→ **Required action A**
Decide whether each statement below agrees with the column on rebuilding Wisconsin: (i) Chief Executive Magazine ranked Wisconsin 24th best for business, up from 41st; (ii) the budget raises fees; (iii) the budget produces a projected surplus of $3.6 billion. Answer yes or no for each, quoting the exact words of the column that settle it.
→ **Required action B**
From the column on rebuilding Wisconsin, reproduce word for word the part that opens with the words containing "June 16, 2011" and closes with "the 2010 rankings.".
→ **Required action C**
Pick up the column on rebuilding Wisconsin after its final sentence and carry it forward.

June 16, 2011
Rebuilding Wisconsin
Legislative column by Rep. Jeremy
Thiesfeldt
Wisconsin
has a $3.6 billion structural deficit due to unrestrained spending sprees
and a lack of focus on job creation in the past decade. Prior legislation
along with the passage of the 2011-13 State Budget will reverse this trend.
The
message we have already sent has helped create over 30,000 jobs and
lowered Wisconsin’s and Fond du Lac’s unemployment rate. Chief
Executive Magazine in a survey of more than 500 nationwide CEOs put
Wisconsin 24th best for business, up from 41st in the 2010 rankings.
Also, Wisconsin Manufacturers and Commerce has released their annual
state Economic Outlook Survey, and the results are promising. It showed
88 percent of those surveyed have a favorable view of our business
climate--an astonishing 78 percent improvement over last year. The
numbers aren't surprising and will continue.
The passing of the State Budget is a positive and extraordinary turning
point in Wisconsin’s history. On Thursday, June 16, I voted for a
budget that eliminates a $3.6 billion structural deficit to a projected
surplus of $306 million. It also provides certainty to families with a
permanent property tax freeze for the first time in our state’s
history. This budget does not raise income taxes or fees. It provides
a template for the future by budgeting the way we all must:
prioritizing, not spending more than we make, and investing in our
future.

→ **Excerpted records**
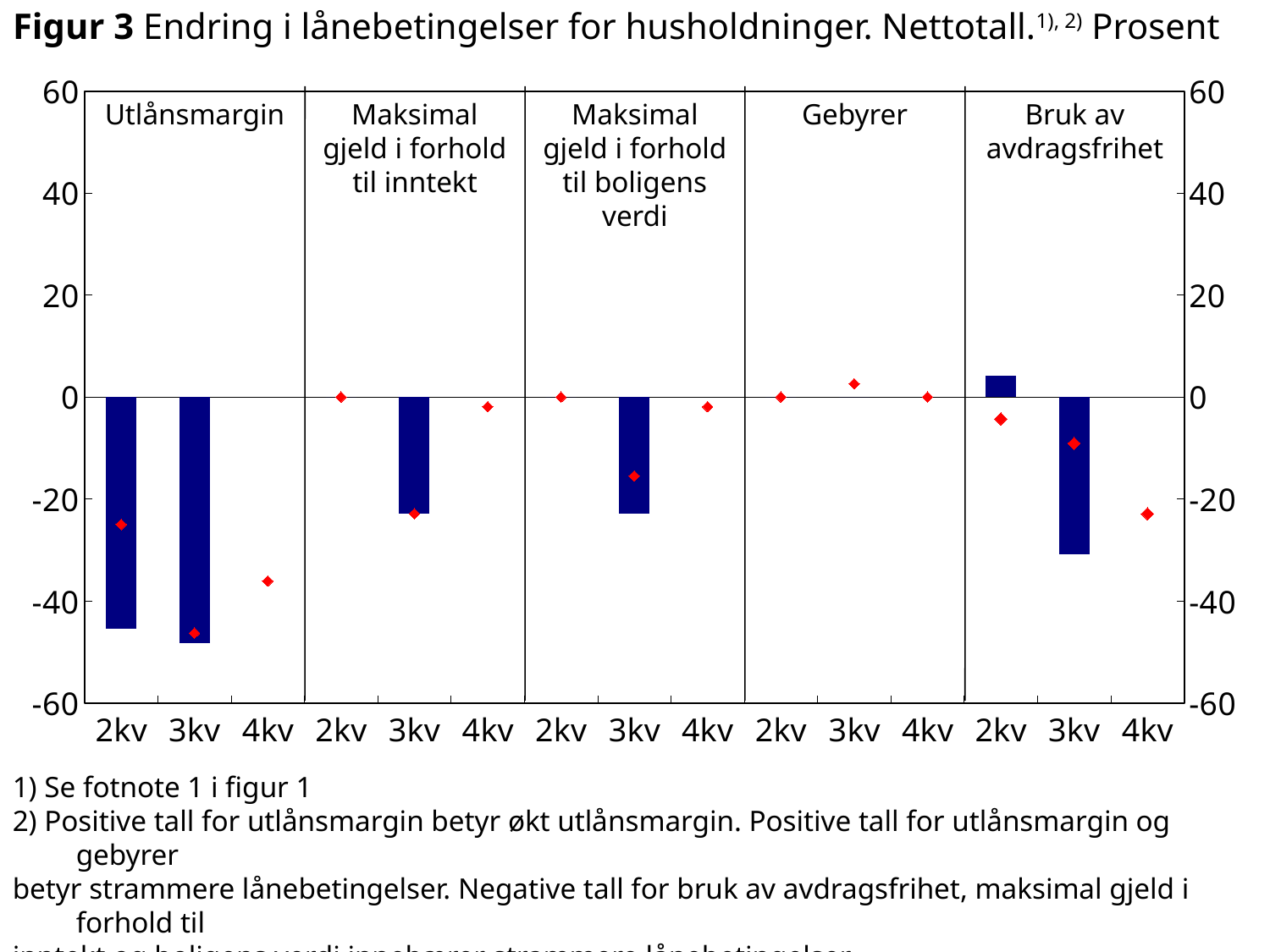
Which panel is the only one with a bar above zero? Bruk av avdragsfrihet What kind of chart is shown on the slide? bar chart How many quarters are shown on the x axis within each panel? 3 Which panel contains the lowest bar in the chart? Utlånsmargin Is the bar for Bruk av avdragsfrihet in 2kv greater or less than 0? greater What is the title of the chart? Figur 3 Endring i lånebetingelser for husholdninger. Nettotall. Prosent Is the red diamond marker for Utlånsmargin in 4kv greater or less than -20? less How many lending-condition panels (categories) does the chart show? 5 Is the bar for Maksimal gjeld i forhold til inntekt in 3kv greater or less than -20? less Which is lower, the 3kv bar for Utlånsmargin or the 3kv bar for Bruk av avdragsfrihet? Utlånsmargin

...

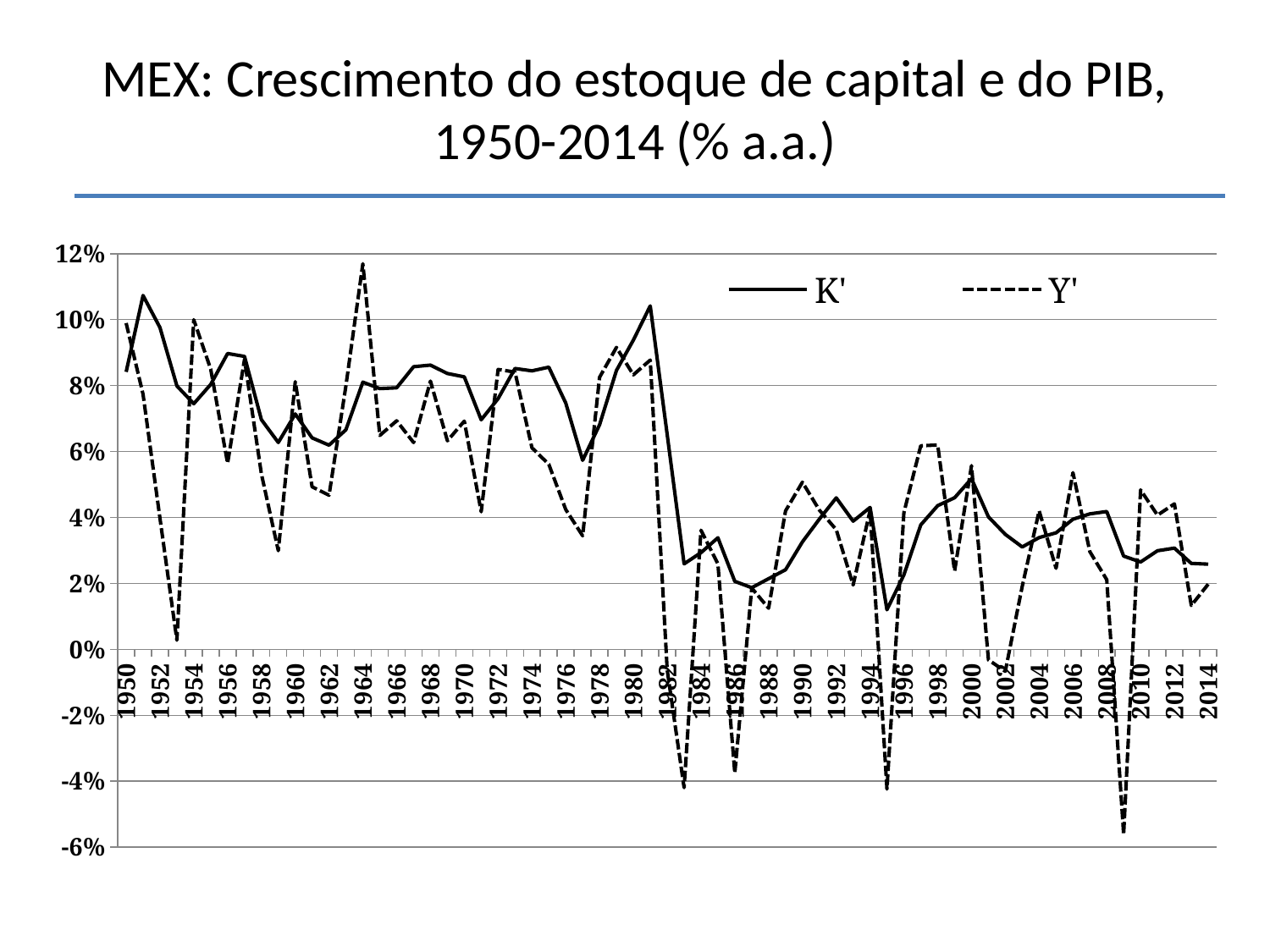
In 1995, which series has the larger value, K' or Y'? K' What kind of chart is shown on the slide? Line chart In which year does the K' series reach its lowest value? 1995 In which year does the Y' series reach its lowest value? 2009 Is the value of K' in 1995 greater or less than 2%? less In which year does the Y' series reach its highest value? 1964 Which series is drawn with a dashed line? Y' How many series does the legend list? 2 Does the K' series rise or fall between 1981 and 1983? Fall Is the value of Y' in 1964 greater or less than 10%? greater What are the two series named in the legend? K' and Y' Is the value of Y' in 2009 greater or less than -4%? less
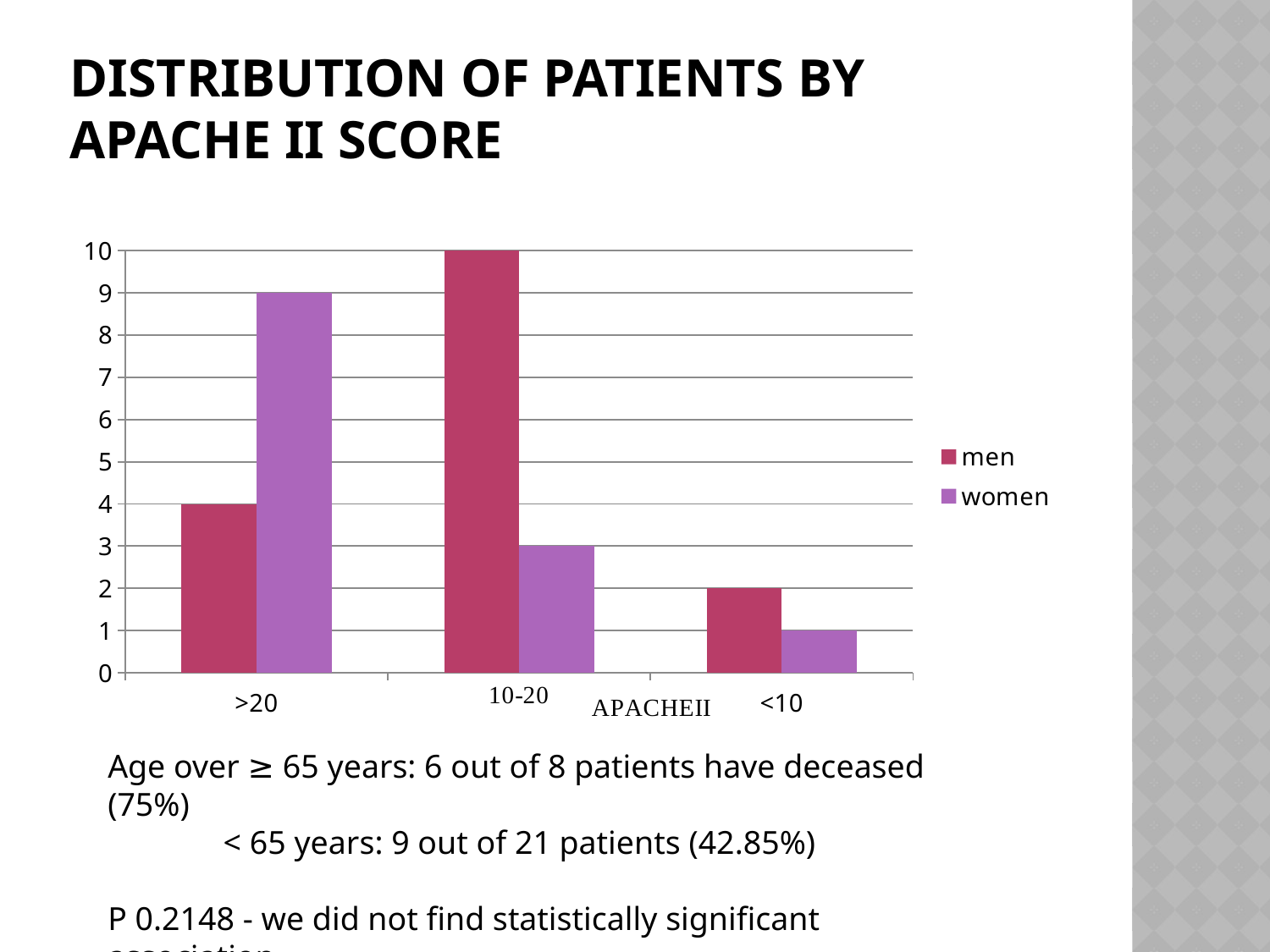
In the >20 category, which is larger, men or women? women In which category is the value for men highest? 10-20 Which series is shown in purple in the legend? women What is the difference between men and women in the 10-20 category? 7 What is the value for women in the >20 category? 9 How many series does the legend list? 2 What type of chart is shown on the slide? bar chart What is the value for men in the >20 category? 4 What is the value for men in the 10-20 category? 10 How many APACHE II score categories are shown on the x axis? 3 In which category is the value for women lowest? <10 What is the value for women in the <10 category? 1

→ **Answer box A**
(i) Yes: "put Wisconsin 24th best for business, up from 41st in the 2010 rankings"
(ii) No: "This budget does not raise income taxes or fees."
(iii) No: "eliminates a $3.6 billion structural deficit to a projected surplus of $306 million"

→ **Answer box B**
June 16, 2011
Rebuilding Wisconsin
Legislative column by Rep. Jeremy
Thiesfeldt
Wisconsin
has a $3.6 billion structural deficit due to unrestrained spending sprees
and a lack of focus on job creation in the past decade. Prior legislation
along with the passage of the 2011-13 State Budget will reverse this trend.
The
message we have already sent has helped create over 30,000 jobs and
lowered Wisconsin’s and Fond du Lac’s unemployment rate. Chief
Executive Magazine in a survey of more than 500 nationwide CEOs put
Wisconsin 24th best for business, up from 41st in the 2010 rankings.

→ **Answer box C**
Additionally, this budget contains bold principles that will help
rebuild Wisconsin’s finances in a sustainable fashion. No longer will
state lawmakers balance the budget using accounting tricks or gimmicks,
raiding segregated funds, borrowing billions, raising taxes, carrying a
structural deficit, or filling the gap with one-time federal stimulus
money.
There
were many difficult but necessary decisions made. Everything was on the
table and none of the decisions were made easily. Many good compromises
were made before the final product came for a vote.
An example is education.
Parents deserve to have more options in teaching their children. I
support the school choice expansion for Milwaukee and Racine. In
addition, Republicans showed that education remains a top priority by
inserting an additional $116 million dollars back into the governor’s
budget for public schools. Both issues were provision that I can
support.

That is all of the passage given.